Виталик радостно закивал. Уж про Пушкина-то он…
— А вот эту знаешь? Была у Пушкина девка знакомая, звали ее Тутка. Наступил ей Пушкин на ногу и говорит: «Прости, Тутка». Ну, что получилось? — И сам быстро объяснил: — Проститутка!
Виталик на всякий случай кивнул еще раз. Ободренный малец зачастил:
— А вот еще. Идет Пушкин, несет в корзине яйца, а навстречу мужик на телеге дерн везет. Пушкин ему и говорит: «Эй, мужик, дай дерну за яйца!»

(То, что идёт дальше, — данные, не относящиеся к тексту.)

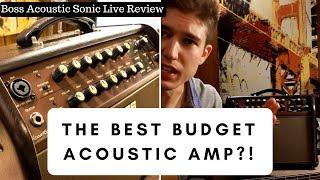 Boss Acoustic Singer Live Review - September 2019 (BEST 60W Amp on the Market)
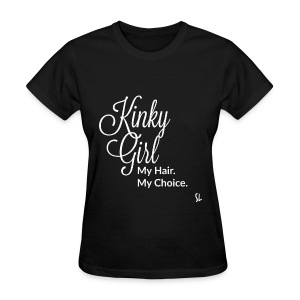 Kinky Girl: Natural Hair T-shirt by Stephanie Lahart. - Women's T-Shirt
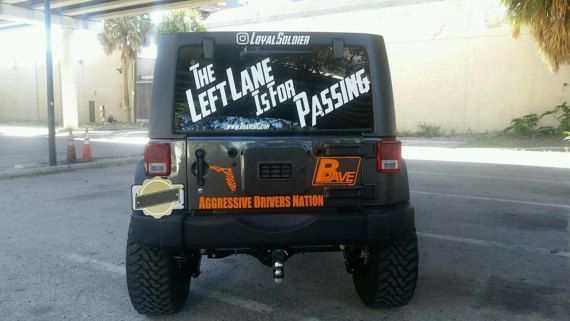 The Left Lane Is For Passing Large Rear Window Decal by BraveDC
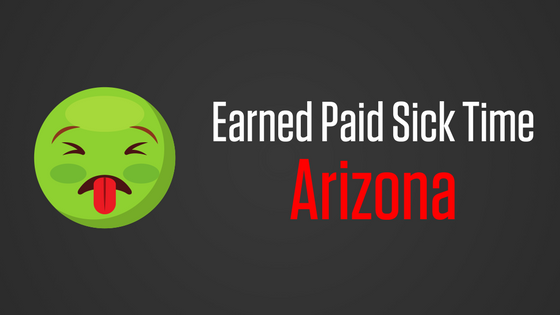 Top 10 Things to Know about the New Earned Paid Sick Time Law in Arizona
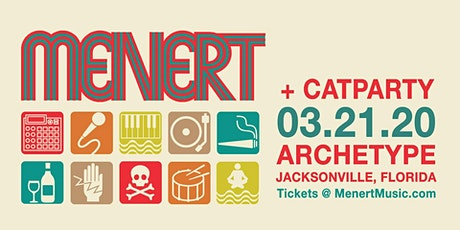 Michal Menert + Catparty at Archetype 03.21 tickets
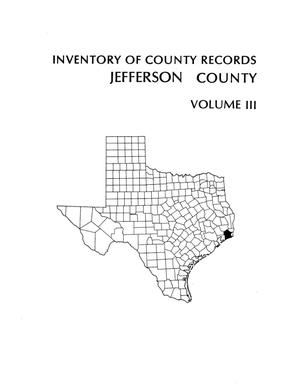 Primary view of object titled 'Inventory of county records, Jefferson County Courthouse, Beaumont, Texas, Volume 3'.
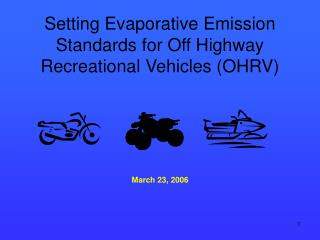 Setting Evaporative Emission Standards for Off Highway Recreational Vehicles (OHRV)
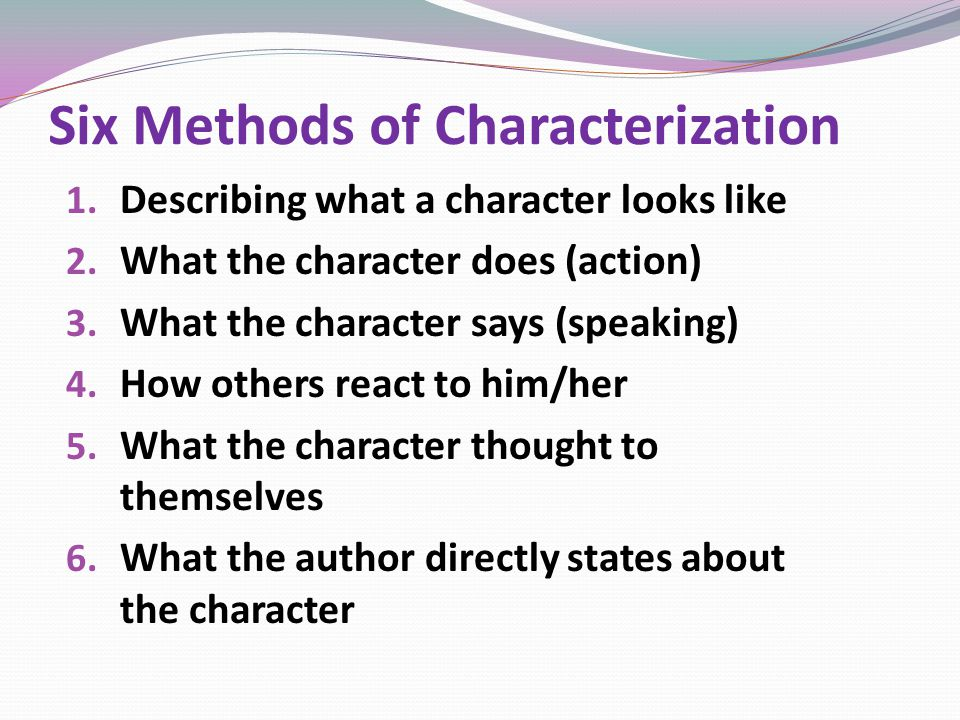 Six Methods of Characterization 1. Describing what a character looks like 2.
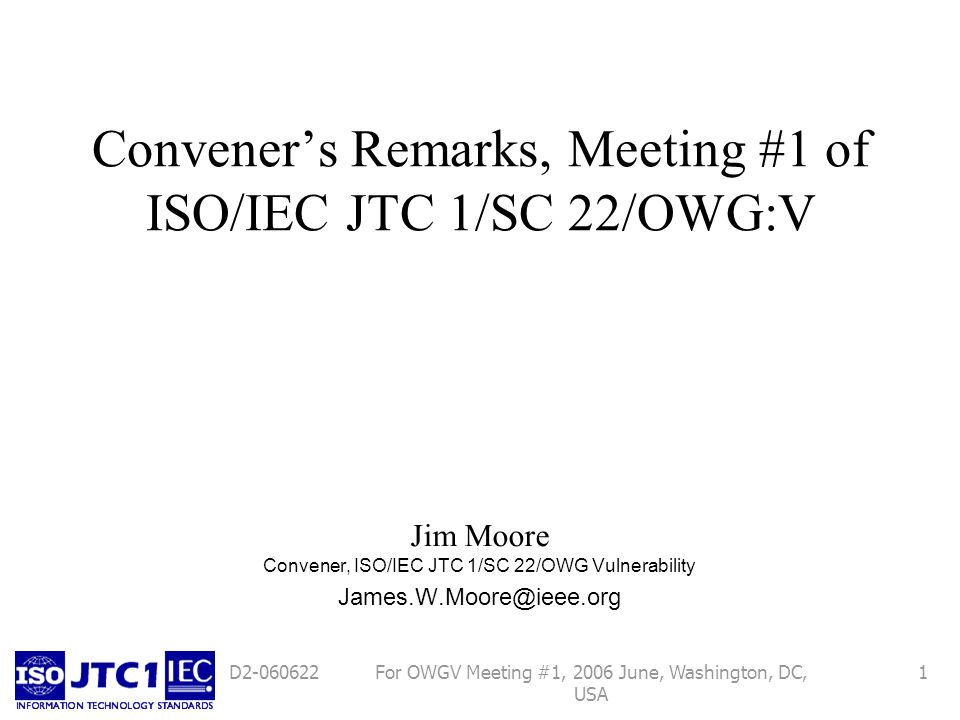 For OWGV Meeting #1, 2006 June, Washington, DC, USA 1D2-060622 Conveners Remarks, Meeting #1 of ISO/IEC JTC 1/SC 22/OWG:V Jim Moore Convener, ISO/IEC JTC 1/SC 22/OWG Vulnerability James.W.Moore@ieee.org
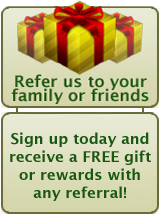 Refer Us & Recieve a FREE gift!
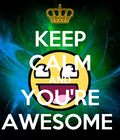 #YOURAWESOME
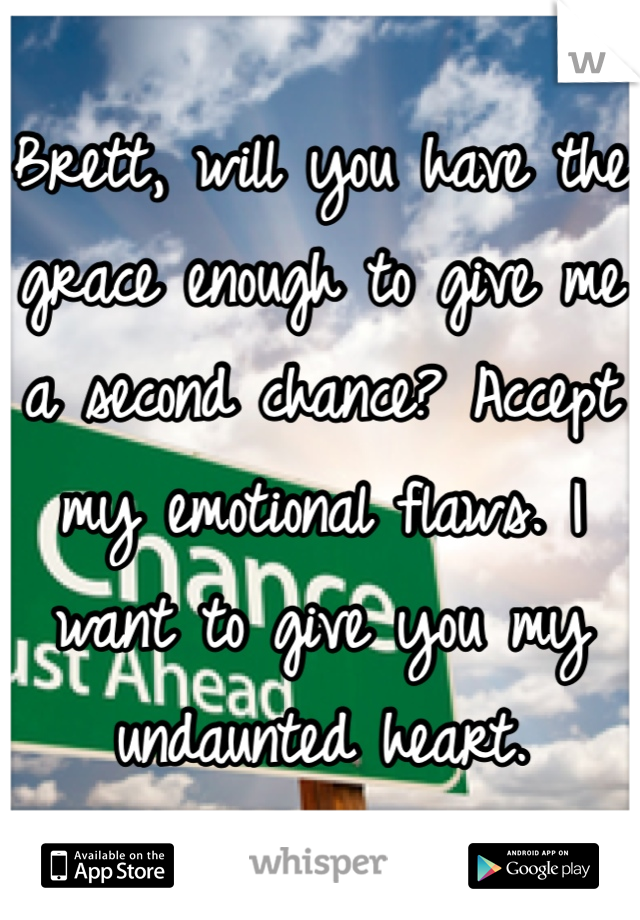 Brett, will you have the grace enough to give me a second chance? Accept my emotional flaws. I want to give you my undaunted heart.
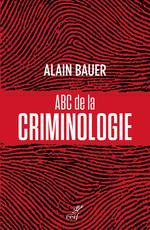 Vente EBooks : ABC de la criminologie  - Alain Bauer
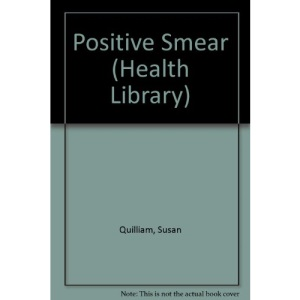 Positive Smear (Health Library)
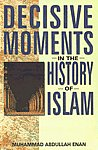 Decisive Moments in the History of Islam Translated from the Second Arabic Edition,8187570237,9788187570233
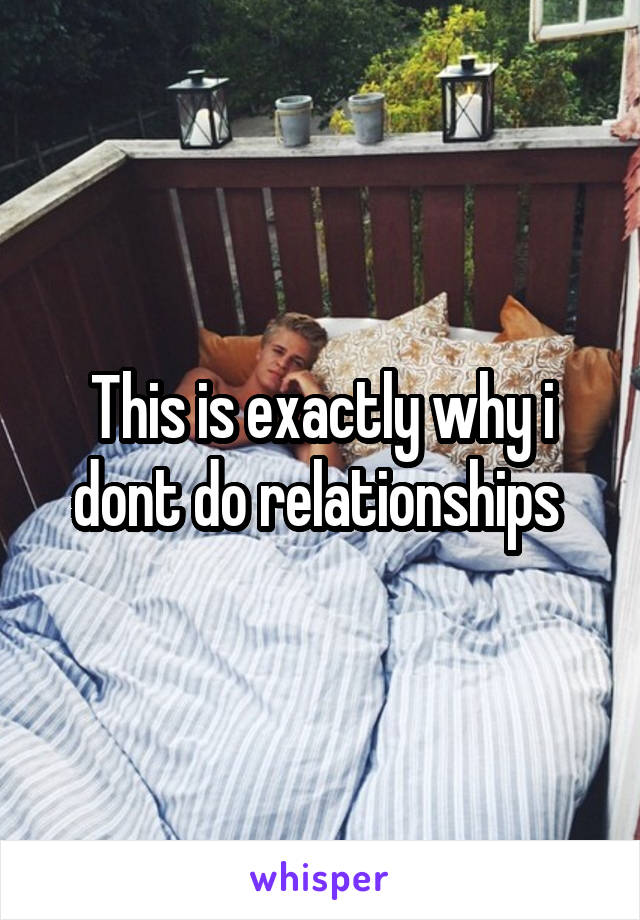 This is exactly why i dont do relationships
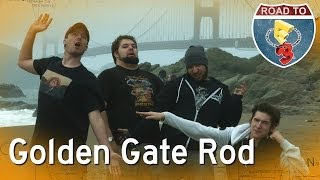 Golden Gate Rod - Road to E3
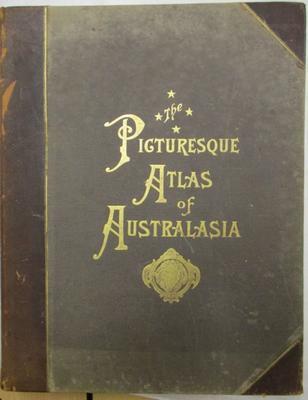 Book - The  Picturesque Atlas Of Australasia  Vol I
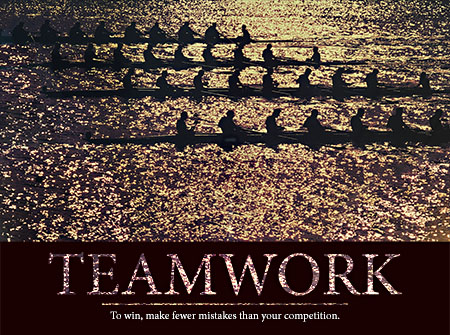 TEAMWORK - To win, make fewer mistakes than your competition.
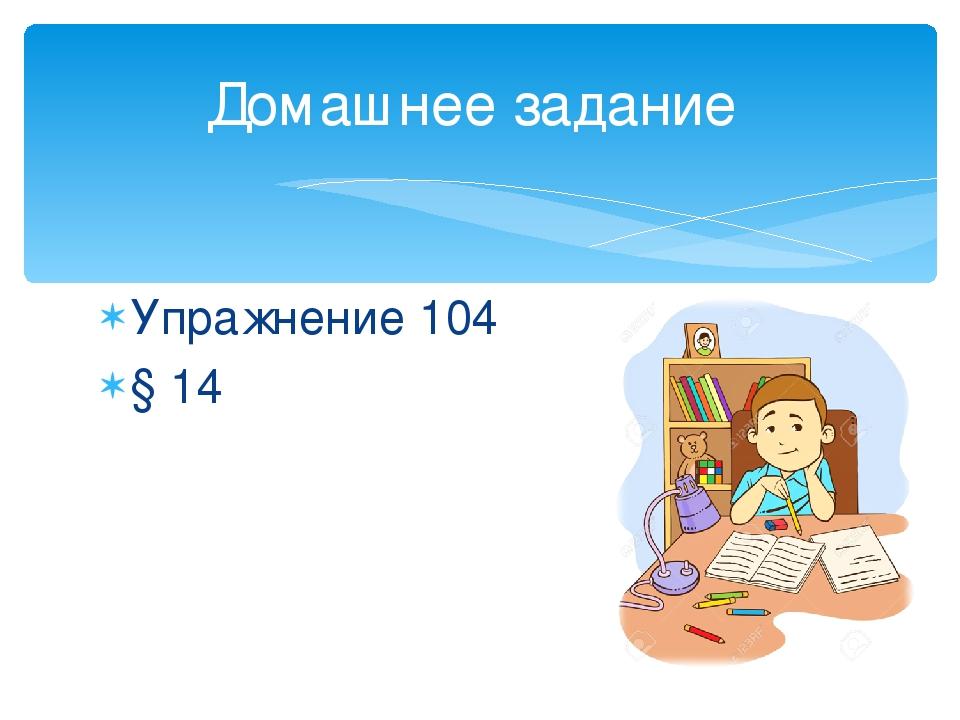 Упражнение 104 § 14 Домашнее задание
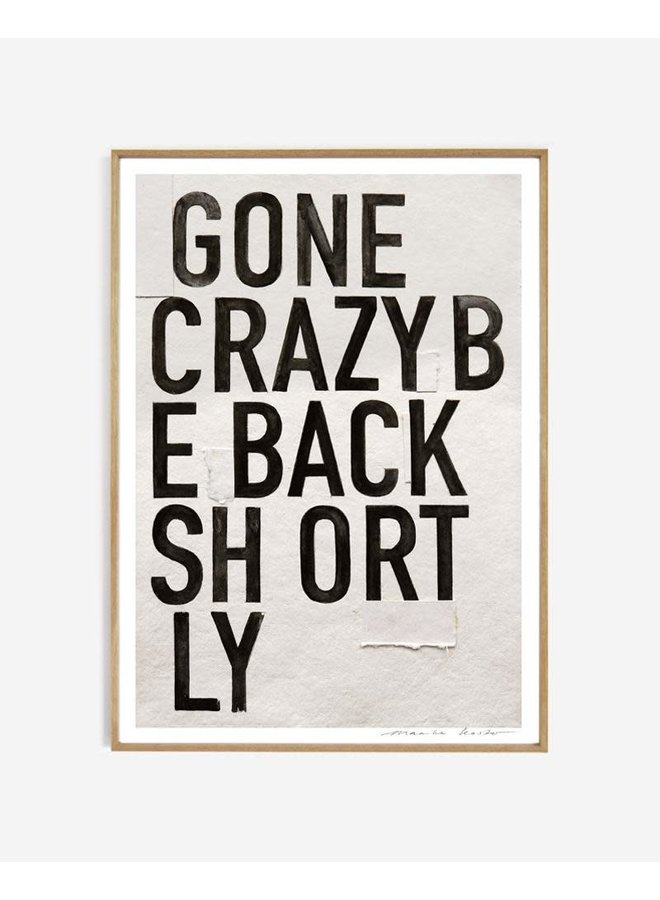 Gone crazy || 40x50 cm zonder lijst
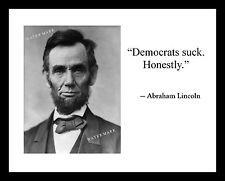 Abraham Lincoln 11x14 Photo Print w/ Funny Quote Republican Democrat Trump GOP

Рассказчик не дал паузе затянуться.
— Или вот. Пошил Пушкин себе длинный пиджак, да не вся материя на него ушла. Надел он, значит, новый пиджак и пошел на бал. А еще он забыл ширинку застегнуть, и все у него видно. Увидела барышня, что из ширинки-то выглядывает, и говорит: «Ах, какой длинный!» А Пушкин думает, это она про пиджак, и ей: «А у меня еще сорок аршин дома осталось!»
— А вот еще, — дрожа от возбуждения. — Играл Пушкин в прятки и спрятался во мху. Искали его, искали, стали звать: «Пушкин! Ты где?» А он и кричит: «Во мху я!» Ты понял, вам х…, кричит, во!
Вхождение в коллектив было нелегким. Новые люди сплетали его жизнь. Их много, они сменяются, перестраивают ряды, приближаются и удаляются, возникают и исчезают. Знаток жоп всех народов по фамилии Стус оказался зоологическим антисемитом. Подкрадывается к Виталику в туалете сзади и писает на штанину. «Никакого нет вреда в том, чтоб обоссать жида». Куда теперь — с мокрыми вонючими брюками? (Увидел как-то Виталий Иосифович на строительном рынке вывеску СТУСЛО — и мочой запахло.) Открытие собственного еврейства оказалось неприятным, неопрятным. Такой вот когнитивный, извините, диссонанс: вроде бы умом понимал — ну еврей, ну и что тут особенного, все равно ничего не поделаешь, Стуса не изменишь и от еврейства своего не избавишься. А душа не на месте, и мысль о своем еврействе Виталик гонит метлой. При этом ему жутко нравилось, как этот Стус надрывно, нежно и очень точно пел у подоконника школьного коридора, собрав кружок чутких слушателей: «Я мать свою зарезал, отца свово убил, а младшую сестренку в колодце утопил». Или: «Я с детства был испорченный ребенок, на папу и на маму не похож, я женщин обожал еще с пеленок, эй, Жора, подержи мой макинтош». Или: «Стагушка не спеша, догожку пегешла, ее остановил милиционер…» И дальше про Абгама и кугочку. О, в изображении национальных особенностей речи Стус достигал внушительных результатов. С каким чувством затягивал он балладу грузинского (армянского? азербайджанского?) разведчика!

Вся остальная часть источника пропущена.